YOUR INSTRUCTIONS:
Copy the stretch of entries from the line containing "By camera distance, order" through the line containing "435 centimetres", both included, exactly as they appear.
══ THE INPUT
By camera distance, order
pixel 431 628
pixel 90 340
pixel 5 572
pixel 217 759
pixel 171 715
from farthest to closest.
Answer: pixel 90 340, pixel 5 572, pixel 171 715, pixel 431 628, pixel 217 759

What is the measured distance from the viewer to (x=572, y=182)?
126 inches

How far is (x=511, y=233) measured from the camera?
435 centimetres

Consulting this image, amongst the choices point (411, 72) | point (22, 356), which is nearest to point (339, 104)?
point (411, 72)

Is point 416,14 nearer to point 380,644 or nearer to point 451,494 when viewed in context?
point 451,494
════
══ THE INPUT
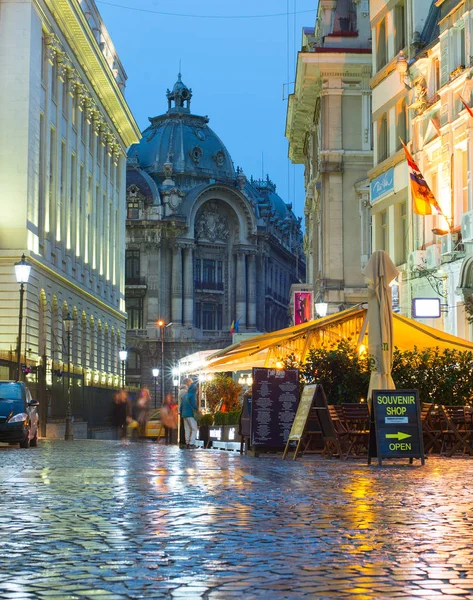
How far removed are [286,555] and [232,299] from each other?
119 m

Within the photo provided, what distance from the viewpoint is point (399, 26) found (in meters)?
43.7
════
══ THE INPUT
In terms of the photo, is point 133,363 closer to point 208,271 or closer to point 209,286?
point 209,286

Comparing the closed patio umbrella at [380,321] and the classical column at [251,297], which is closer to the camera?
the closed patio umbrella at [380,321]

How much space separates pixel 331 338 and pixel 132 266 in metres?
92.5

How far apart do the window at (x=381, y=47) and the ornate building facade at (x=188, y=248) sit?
════
SOLUTION:
By camera distance, order
pixel 431 628
pixel 90 340
pixel 5 572
pixel 217 759
pixel 171 715
from farthest to closest.
Answer: pixel 90 340, pixel 5 572, pixel 171 715, pixel 431 628, pixel 217 759

What is the measured distance from the viewer to (x=572, y=182)?
126 inches

How far is (x=511, y=233) measured from the camera?
435 centimetres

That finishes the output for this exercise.